Existe quantidade e qualidade, mas a procura é bem menor que a oferta. Não me lembro de um só livro sobre futebol que um dia tenha entrada na lista dos dez mais vendidos. Eu diria que existem três categorias de obras. Os livros ‘de torcedor’, que exaltam descaradamente o clube do autor. Os livros ‘de pesquisador’, que vão com mais profundidade aos fatos e são menos generosos com os elogios. E as biografias de jogadores, que misturam ficção e realidade.
As baixas vendas de livros sobre futebol têm dois motivos.

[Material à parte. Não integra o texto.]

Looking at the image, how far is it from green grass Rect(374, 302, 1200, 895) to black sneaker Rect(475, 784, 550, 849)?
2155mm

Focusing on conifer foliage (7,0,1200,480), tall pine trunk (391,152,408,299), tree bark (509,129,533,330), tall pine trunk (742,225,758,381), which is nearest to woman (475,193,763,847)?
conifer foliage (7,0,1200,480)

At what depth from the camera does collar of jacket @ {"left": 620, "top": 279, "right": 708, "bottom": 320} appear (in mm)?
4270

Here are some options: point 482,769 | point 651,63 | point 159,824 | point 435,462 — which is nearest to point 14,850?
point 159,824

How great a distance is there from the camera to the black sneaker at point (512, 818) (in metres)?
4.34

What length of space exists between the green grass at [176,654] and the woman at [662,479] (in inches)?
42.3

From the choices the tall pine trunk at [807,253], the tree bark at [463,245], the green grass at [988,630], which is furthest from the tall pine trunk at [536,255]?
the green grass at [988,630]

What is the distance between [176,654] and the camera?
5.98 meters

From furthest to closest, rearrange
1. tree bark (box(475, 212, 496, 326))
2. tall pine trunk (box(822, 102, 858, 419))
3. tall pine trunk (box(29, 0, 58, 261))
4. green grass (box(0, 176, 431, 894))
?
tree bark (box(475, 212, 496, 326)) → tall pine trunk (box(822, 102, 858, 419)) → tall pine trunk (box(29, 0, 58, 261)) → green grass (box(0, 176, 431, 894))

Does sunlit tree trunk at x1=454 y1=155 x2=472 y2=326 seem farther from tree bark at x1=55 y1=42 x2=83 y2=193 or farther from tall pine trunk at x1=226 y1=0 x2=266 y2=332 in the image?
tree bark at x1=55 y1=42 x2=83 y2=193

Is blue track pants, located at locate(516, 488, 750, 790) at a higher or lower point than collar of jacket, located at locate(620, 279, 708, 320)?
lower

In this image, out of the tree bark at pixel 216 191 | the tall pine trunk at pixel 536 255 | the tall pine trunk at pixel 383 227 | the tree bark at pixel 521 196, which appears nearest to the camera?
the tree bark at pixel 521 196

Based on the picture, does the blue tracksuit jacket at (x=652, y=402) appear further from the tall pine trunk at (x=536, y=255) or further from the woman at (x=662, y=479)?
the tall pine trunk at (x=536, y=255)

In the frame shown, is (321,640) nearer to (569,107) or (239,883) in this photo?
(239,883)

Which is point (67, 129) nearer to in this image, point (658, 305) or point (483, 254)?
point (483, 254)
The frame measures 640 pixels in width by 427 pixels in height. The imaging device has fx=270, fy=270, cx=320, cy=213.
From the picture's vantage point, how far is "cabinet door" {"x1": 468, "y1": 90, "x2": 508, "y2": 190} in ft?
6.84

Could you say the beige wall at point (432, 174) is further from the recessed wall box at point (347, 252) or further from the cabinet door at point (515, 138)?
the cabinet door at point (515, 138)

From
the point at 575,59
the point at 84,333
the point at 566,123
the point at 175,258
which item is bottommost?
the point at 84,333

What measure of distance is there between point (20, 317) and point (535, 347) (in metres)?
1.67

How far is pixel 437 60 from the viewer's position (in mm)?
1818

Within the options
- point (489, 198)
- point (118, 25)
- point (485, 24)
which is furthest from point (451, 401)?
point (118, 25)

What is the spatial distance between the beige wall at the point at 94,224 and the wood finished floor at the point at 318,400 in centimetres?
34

O primeiro é o desinteresse da maioria dos leitores. Três de cada quatro livros vendidos atualmente no Brasil são de autoajuda e esoterismo. E o segundo é o imediatismo do torcedor. Há muito mais gente querendo saber como seu time jogou ontem ou vai jogar no domingo que vem, do que gente preocupada com algo que aconteceu há mais de quarenta anos. Não bastasse isso, parece que atualmente estamos disputando não um Campeonato Brasileiro de Futebol, mas um Campeonato Brasileiro de Arbitragens, considerando-se o tempo e o espaço que a mídia dedica à discussão de erros de juízes.
Depois de quase 4.000 páginas dedicadas às Copas, pensa em tocar/estaria tocando mais algum livro sobre futebol?
Acabo de lançar um, em parceria com meu colega Darcio Ricca, sobre o fatídico sete a um da Copa de 2014. Foi uma ideia do Darcio, que fez a maior parte do trabalho, e eu contribuí com alguns capítulos. O livro chama “Sete Atos, Um Final?” e tenta explicar o que a torcida brasileira está tentando entender até agora.